And one final note: Win xp, vista, 7...they don't support packet forwarding by default. You need to hack your registry to enable it but you have to be aware of licence vioaltion if you decide to do so


----------



## tech_soul8 (Mar 23, 2012)

And you have to tell us which ip addresses are on win 7 machine? Because I don't understand where is 192.168.2.10 located iff you have only two nics on win 7?? It could be just the modem am I wright?


----------



## Shekka (Jan 6, 2012)

poppin said:


> Thanks for the review of what I already knew. Also your miss understanding somewhere. I have 2 separate Internets and NIC 2 has packets stopping 192.168.2.10 because the server is binded to NIC A. I just want it accessible from both external IPs(two different internet gateways). With a network bridge I got it to respond on both externals but when i changed it from 192.168.2.1(was metric 1) as the default gateway to 192.168.1.1(was metric 2). I reversed the metric values and that made it respond only on NIC 1 gateway. That is frustrating. Thanks for trying but, I know some how this is possible. I want it to be configured to use NIC 1 as the main gateway. Even though you say its not possible with route, i think it is especially with a virtual adapter or an internal IP of some sort anyways. Anyways with the ability of computers these days turning a computer into a router is easy, so i figured it might be possible. Looks like i'm getting windows server 2008 .


Getting a server OS is the best option in the end. Client OS's just aren't designed for what you are trying to achieve. 

Good luck.


----------



## poppin (Mar 21, 2012)

delete this single reply


----------



## poppin (Mar 21, 2012)

-NIC A(ip:192.168.1.135|GW:192.168.1.1)------R1(192.168.1.1)--OUT modem isp #1
Server
-NIC B(ip:192.168.2.10|GW:192.168.2.1)-------R2(192.168.2.1)--OUT modem isp #2

The server i'm trying to use binds to a local ip either 192.168.1.135 or 192.168.2.10(I've tried setting 0.0.0.0).

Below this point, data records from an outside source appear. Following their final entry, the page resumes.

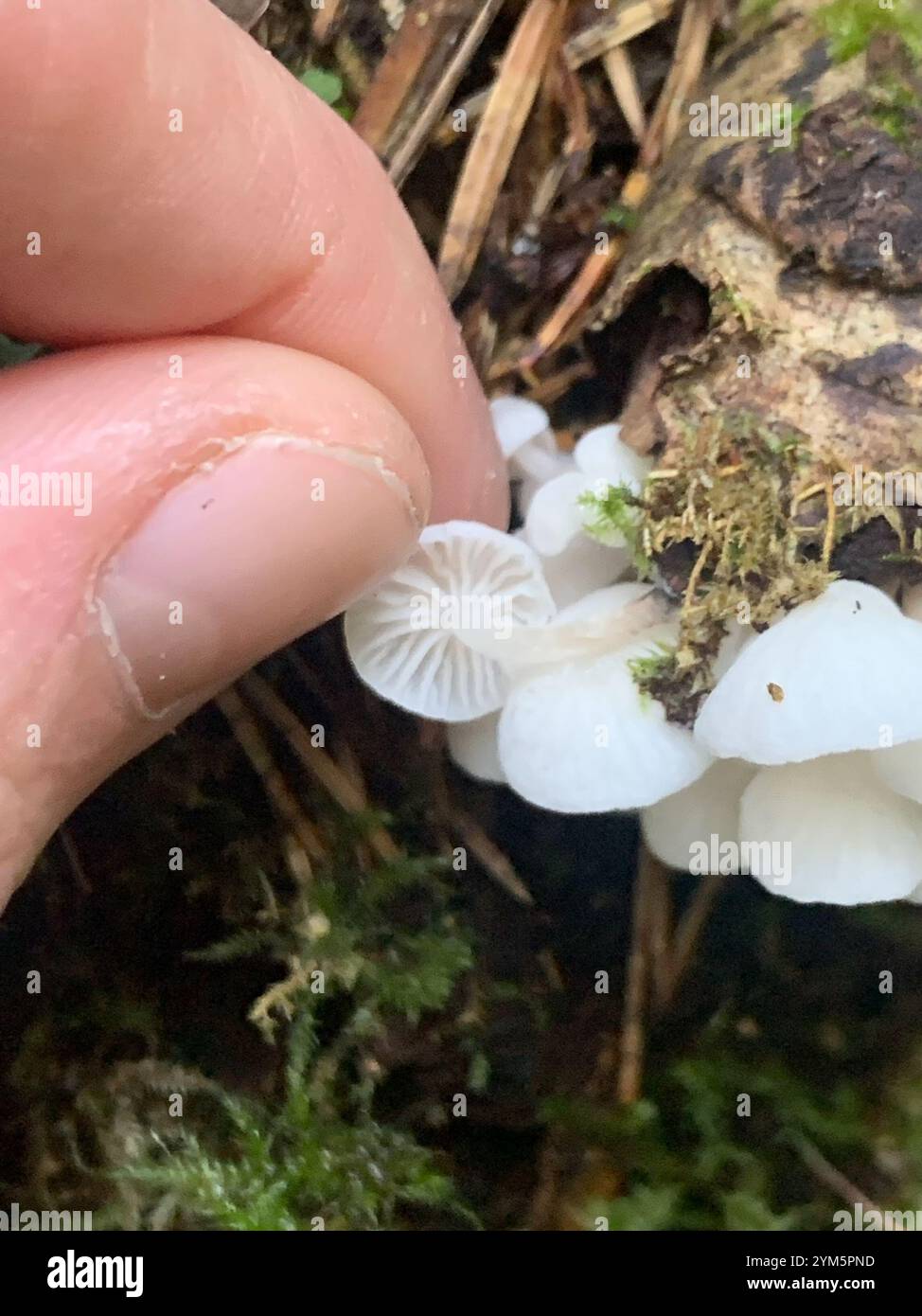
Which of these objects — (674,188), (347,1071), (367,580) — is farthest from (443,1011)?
(674,188)

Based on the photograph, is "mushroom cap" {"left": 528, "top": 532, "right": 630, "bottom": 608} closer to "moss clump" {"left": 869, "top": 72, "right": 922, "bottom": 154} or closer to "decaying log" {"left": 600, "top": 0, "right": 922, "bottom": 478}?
"decaying log" {"left": 600, "top": 0, "right": 922, "bottom": 478}

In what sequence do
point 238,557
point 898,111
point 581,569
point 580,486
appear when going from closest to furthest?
point 238,557
point 898,111
point 580,486
point 581,569

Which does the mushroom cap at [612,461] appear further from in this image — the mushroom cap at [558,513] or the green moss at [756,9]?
the green moss at [756,9]

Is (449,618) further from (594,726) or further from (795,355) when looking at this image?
(795,355)

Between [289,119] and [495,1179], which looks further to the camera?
[495,1179]

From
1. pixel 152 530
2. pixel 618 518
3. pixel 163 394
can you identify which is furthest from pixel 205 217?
pixel 618 518

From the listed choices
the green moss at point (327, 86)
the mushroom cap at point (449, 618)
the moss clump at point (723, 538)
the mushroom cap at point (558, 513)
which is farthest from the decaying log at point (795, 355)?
the green moss at point (327, 86)

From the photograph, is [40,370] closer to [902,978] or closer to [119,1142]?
[119,1142]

What I have tried is bridging NIC A and NIC B and the server binds to NIC A and then I put the metric for gateway 192.168.2.1(NIC B) to 1 and the server responds on both ips but contacts master server list through NIC B not A but I want it to use NIC A to contact master server so I'm going to try to do this completely the opposite and hopes of an opposite effect.

Edit: I have local web access to BOTH routers.
Also are you stating that route commands in Win7 don't work unless I edit an registry value?


----------



## TheCyberMan (Jun 25, 2011)

Windows 7 does not have routing between nics built in and can't handle it.

Windows server 2008 does thru RRAS.


----------